= Visa policy of Equatorial Guinea =

Policy on permits required to enter Equatorial Guinea

All visitors to Equatorial Guinea must obtain an e-visa prior to arrival, unless they come from one of the visa exempt countries mentioned below.

==Visa exemption==
Citizens of the following countries can visit Equatorial Guinea without a visa:

- Barbados
- Tunisia (30 days)
- Turkey (90 days)
- United Arab Emirates (90 days)

CEMAC countries with national identity card or biometric passport:
- Cameroon
- Central African Republic
- Chad
- Republic of the Congo
- Gabon

_{1 – Does not apply to emergency passports.}

| Date of visa changes |
|---|
| 17 October 2017: CEMAC countries – Cameroon, Central African Republic, Chad, Congo, and Gabon; |

Citizens of other countries require a visa for all purposes including transit.

Also, holders of diplomatic, official or service passports issued to nationals of Brazil, China, Cuba, Morocco, South Korea and United Arab Emirates do not require a visa for Equatorial Guinea for a maximum period of 90 days.

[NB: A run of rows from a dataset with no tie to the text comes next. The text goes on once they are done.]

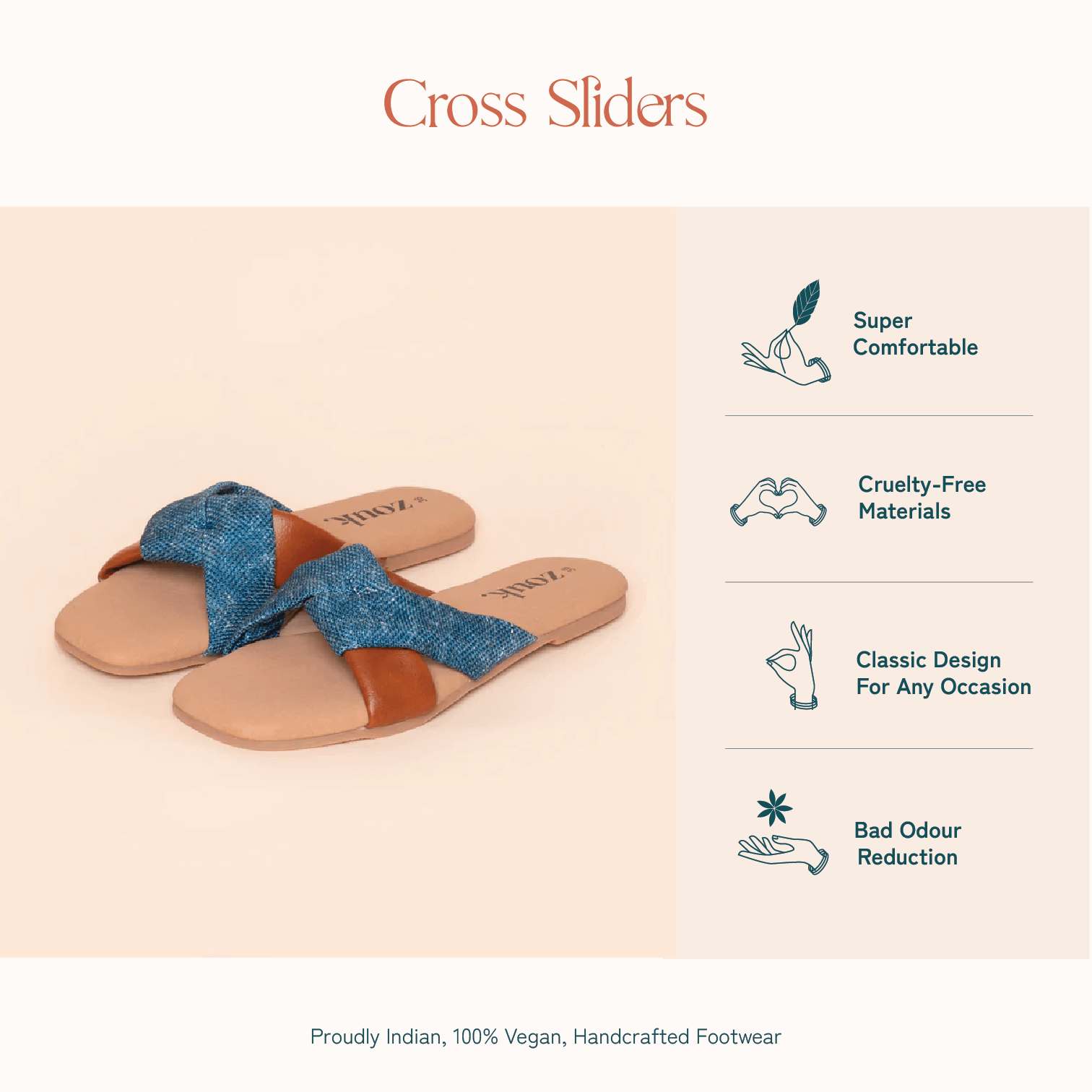 Cross Sliders

zouk.

zouk.

Super Comfortable

Cruelty-Free Materials

Classic Design For Any Occasion

Bad Odour Reduction

Proudly Indian, 100% Vegan, Handcrafted Footwear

Visa exemption agreement for holders of diplomatic and service passports was signed with Indonesia in August 2019 and it is yet to come into force.

Serbia and Equatorial Guinea signed an agreement of abolishing visas for diplomatic and service passports on 10 February 2022.

==Electronic Visa (e-Visa)==
Equatorial Guinea introduced the e-Visa system from 1 July 2023.

e-Visa holders must arrive via Malabo International Airport. People of all nationalities can apply, and the processing fee is 75 USD.

Approval is normally received between 24 – 72 hours after the payment is completed.